REQUIREMENT:
Reproduce the records word for word, starting at the line that contains "How much space" and continuing through the end of the records.

TASK INPUT:

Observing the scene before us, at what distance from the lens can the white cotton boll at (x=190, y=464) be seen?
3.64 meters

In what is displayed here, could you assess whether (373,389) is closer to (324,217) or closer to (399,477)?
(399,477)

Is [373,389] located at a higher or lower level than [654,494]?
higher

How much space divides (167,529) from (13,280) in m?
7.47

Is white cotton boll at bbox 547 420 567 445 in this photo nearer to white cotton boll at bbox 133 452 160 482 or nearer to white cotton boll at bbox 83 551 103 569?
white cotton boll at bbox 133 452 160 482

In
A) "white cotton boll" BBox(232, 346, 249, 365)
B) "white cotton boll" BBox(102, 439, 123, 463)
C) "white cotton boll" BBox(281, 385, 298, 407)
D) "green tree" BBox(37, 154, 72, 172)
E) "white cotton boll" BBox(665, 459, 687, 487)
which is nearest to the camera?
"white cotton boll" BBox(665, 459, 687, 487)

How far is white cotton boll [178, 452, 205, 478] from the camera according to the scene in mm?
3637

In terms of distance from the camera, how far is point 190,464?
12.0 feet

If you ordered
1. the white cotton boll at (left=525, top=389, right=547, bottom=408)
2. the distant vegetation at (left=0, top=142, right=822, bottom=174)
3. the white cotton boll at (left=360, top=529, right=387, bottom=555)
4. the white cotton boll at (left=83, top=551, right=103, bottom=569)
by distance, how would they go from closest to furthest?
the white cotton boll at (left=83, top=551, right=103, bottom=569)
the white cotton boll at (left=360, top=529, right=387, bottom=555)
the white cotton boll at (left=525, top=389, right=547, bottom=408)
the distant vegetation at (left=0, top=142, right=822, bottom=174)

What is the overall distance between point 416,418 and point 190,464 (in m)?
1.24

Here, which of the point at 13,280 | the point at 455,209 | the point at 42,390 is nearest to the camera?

SOLVED PROBLEM:
How much space divides (167,529) from (13,280) in m?
7.47

Is white cotton boll at bbox 547 420 567 445 in this photo nearer to white cotton boll at bbox 133 452 160 482 or nearer to white cotton boll at bbox 83 551 103 569?
white cotton boll at bbox 133 452 160 482

In
A) "white cotton boll" BBox(232, 346, 249, 365)
B) "white cotton boll" BBox(102, 439, 123, 463)
C) "white cotton boll" BBox(281, 385, 298, 407)
D) "green tree" BBox(37, 154, 72, 172)
E) "white cotton boll" BBox(665, 459, 687, 487)
which is nearest to the camera?
"white cotton boll" BBox(665, 459, 687, 487)

How far is white cotton boll [178, 452, 205, 478] from the camera according to the scene in mm?
3637

In terms of distance from the camera, how far is point 190,464?
12.0 feet

If you ordered
1. the white cotton boll at (left=525, top=389, right=547, bottom=408)
2. the distant vegetation at (left=0, top=142, right=822, bottom=174)
3. the white cotton boll at (left=360, top=529, right=387, bottom=555)
4. the white cotton boll at (left=83, top=551, right=103, bottom=569)
by distance, how would they go from closest to furthest?
the white cotton boll at (left=83, top=551, right=103, bottom=569)
the white cotton boll at (left=360, top=529, right=387, bottom=555)
the white cotton boll at (left=525, top=389, right=547, bottom=408)
the distant vegetation at (left=0, top=142, right=822, bottom=174)

What is the overall distance between point 416,418 and point 190,464 (in m)?
1.24

Here, which of the point at 13,280 | the point at 455,209 | the point at 42,390 is nearest to the camera?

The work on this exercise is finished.